Изабелла заалелась. Уже совсем стемнело, но она не замечала сгустившихся сумерек. Увлеченные разговором, молодые люди сидели в синеватом полумраке, погрузившись в свои горести и мечты. Изабелле не хотелось, чтобы минули эти мгновения. Она мечтала добиться любви Орсини. Ему же, во многом уже удовлетворившему честолюбивые притязания, хотелось удовлетворить спесь и тщеславие. Ему хотелось стать знатным, богатым, влиятельным, чтобы его боялись и уважали. Хотелось силой заставить всех забыть, кто он и откуда. Власть и слава – это была его стихия.

– Мы с вами так давно знакомы, – заметила королева, – столько пережили, а я ничего толком о вас не знаю. Кто вы? Откуда? Где ваши родные?
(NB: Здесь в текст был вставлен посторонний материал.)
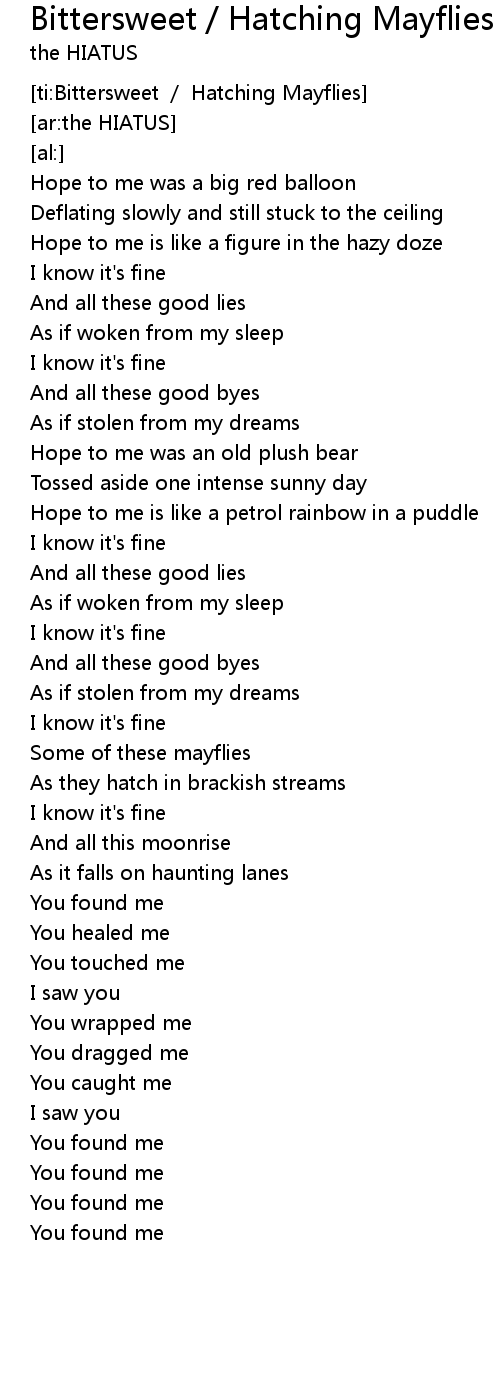 Bittersweet / Hatching Mayflies
the HIATUS

[ti:Bittersweet / Hatching Mayflies]
[ar:the HIATUS]
[al:]
Hope to me was a big red balloon
Deflating slowly and still stuck to the ceiling
Hope to me is like a figure in the hazy doze
I know it's fine
And all these good lies
As if woken from my sleep
I know it's fine
And all these good byes
As if stolen from my dreams
Hope to me was an old plush bear
Tossed aside one intense sunny day
Hope to me is like a petrol rainbow in a puddle
I know it's fine
And all these good lies
As if woken from my sleep
I know it's fine
And all these good byes
As if stolen from my dreams
I know it's fine
Some of these mayflies
As they hatch in brackish streams
I know it's fine
And all this moonrise
As it falls on haunting lanes
You found me
You healed me
You touched me
I saw you
You wrapped me
You dragged me
You caught me
I saw you
You found me
You found me
You found me
You found me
– Вам интересно? – он удивился от всего сердца.

– Конечно же.

– Мне нечего особенно рассказывать. Вы ведь знаете… Я родился в маленьком городке, почти деревне, в глухой провинции. Мой отец – колбасник, дед – кузнец. У нас в семье было четверо детей, старшая Мадлен, и мои младшие сестра и брат, не доживший и до года. Обычная бедная семья, – он помедлил, но увлекшись, стал продолжать. – Только бабушка не была обыкновенной. Она была актрисой. Молоденькой девушкой она уехала из Этьенна с бродячими музыкантами. Повсюду ездила с ними, пела, танцевала. Она любила такую жизнь – украшения, цветы, кавалеры. Она дурно кончила – стала кокоткой. Когда она одумалась и однажды вернулась в родной дом повидать родителей, она выгнали ее вон. Тогда ее встретил мой дед и пожалел. Он женился на ней и никогда ни сам не упрекал ее ни в чем, ни другим не позволял. А характер у него был суровый, и рука тяжелая. Моя мать ненавидела ее, но бабушка все терпела, только молилась. Она считала, что виновата перед всеми. Она никогда никому дурного слова не сказала и никогда не скрывала, кем была. Мне она сама обо всем рассказала, как только я мог понять, о чем она говорит. Она рассказала и просила прощения. А я говорил, что ее не за что прощать. Я любил ее больше матери, а мать недолюбливала меня, потому что я похож на ее свекровь. Мать, наверное, сжила бы бабушку со свету своими придирками, но дед был строг ко всем, так что мать не смела выражать свое недовольство из страха перед ним. Все равно, думаю, ее ненависть свела бабушку в могилу раньше времени. Потом дед взял меня к себе в кузницу, и я ему помогал там.